This playground honors George S. Goble, who ran an ice pond and icehouse in the Bronx during the 1860s. Adjacent to the playground is Macomb’s Road, named after the merchant and landowner, Alexander Macomb. In 1813, his son Robert Macomb erected a dam that held back the Harlem River at 160th Street. The construction enraged local residents since it blocked large boats sailing the river, and in 1838, a group of disgruntled Westchester farmers tore down the dam with axes.
Goble Playground is part of a long history of recreational parks in New York City. From 1865 to 1895, as the population of the City doubled and the streets teemed with children. Leading reformers lobbied for the creation of a new kind of small park for children — the playground. The earliest playgrounds, called “sand gardens,” appeared in the 1880s on the grounds of settlement houses. Furnished with innovative play equipment like seesaws, and staffed by trained recreation specialists, the playground was designed to be a “healthful influence upon morals and conduct.”
As Theodore Roosevelt (1858-1919), 26th U.S. President, and President of the Playground Association of America, wrote: “If we would have our citizens contented and law-abiding, we must not sow the seeds of discontent in childhood by denying children their birthright of play.” For these reformers, recreation was not an end in itself: it was directly linked to the preservation of social morality.
Groups such as the New York Society for Parks and Playgrounds formed to raise awareness of the importance of play to children's health. The Society organized parades of mothers and babies, planned public meetings to demonstrate the use of the seesaw, and opened its own playground on Second Avenue and 91st Street. In 1903, the first municipally run playground in the United States, Seward Park, opened on the Lower East Side.
During the Depression, federal aid through the Works Progress Administration enabled the City to greatly expand and improve its play spaces. Under the stewardship of Parks Commissioner Robert Moses (1888-1981), new playgrounds were constructed at an astonishing rate throughout the decade. Moses was able to employ more than 80,000 Parks employees, thanks primarily to the influx of money from the federal government for large public works projects.
When Moses took his post in 1934 there were only 119 playgrounds in New York City.

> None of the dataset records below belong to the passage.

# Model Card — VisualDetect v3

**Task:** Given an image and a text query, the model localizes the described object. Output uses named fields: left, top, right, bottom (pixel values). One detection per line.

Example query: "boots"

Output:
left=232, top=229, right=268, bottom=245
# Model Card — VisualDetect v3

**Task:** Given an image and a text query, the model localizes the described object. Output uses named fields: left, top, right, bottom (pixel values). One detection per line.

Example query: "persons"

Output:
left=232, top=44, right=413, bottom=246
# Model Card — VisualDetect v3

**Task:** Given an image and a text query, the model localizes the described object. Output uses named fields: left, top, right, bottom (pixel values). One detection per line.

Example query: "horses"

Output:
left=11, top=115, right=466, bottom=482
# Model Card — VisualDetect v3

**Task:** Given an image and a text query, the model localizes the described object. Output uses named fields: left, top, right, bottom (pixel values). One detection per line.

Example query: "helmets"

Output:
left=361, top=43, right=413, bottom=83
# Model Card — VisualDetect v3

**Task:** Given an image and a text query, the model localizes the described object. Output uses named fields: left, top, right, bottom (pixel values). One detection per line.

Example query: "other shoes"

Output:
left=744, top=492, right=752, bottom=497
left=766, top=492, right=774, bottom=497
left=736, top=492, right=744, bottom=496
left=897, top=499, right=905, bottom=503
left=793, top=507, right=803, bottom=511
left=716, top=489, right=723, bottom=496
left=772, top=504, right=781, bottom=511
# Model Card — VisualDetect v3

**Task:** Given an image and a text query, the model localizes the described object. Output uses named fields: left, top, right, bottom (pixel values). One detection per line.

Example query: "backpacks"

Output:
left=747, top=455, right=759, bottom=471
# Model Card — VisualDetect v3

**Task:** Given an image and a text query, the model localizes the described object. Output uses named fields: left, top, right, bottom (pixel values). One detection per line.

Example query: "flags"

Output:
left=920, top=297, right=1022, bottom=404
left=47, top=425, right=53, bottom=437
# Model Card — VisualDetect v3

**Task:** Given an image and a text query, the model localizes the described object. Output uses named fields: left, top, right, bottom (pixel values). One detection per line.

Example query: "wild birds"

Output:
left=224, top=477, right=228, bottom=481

By the end of Moses’s reign in 1960, there were 777. Typically these playgrounds were characterized by large asphalt-covered areas adorned with sandboxes, seesaws, metallic jungle gyms and monkey bars, swing sets, and slides. They were designed for the use of a wide age group, from small children to those in early adolescence.
Parks acquired the land for Goble Playground, at the southeast corner of Macombs Road and Goble Place, in two parts: the first section by purchase on October 20, 1936 and the second by condemnation on October 23, 1936. Commissioner Stern named the property Goble Playground on June 10, 1987. In December 1997, a $102,749 renovation sponsored by Mayor Giuliani was completed that added new play equipment, safety surfacing, handball courts, and landscaping.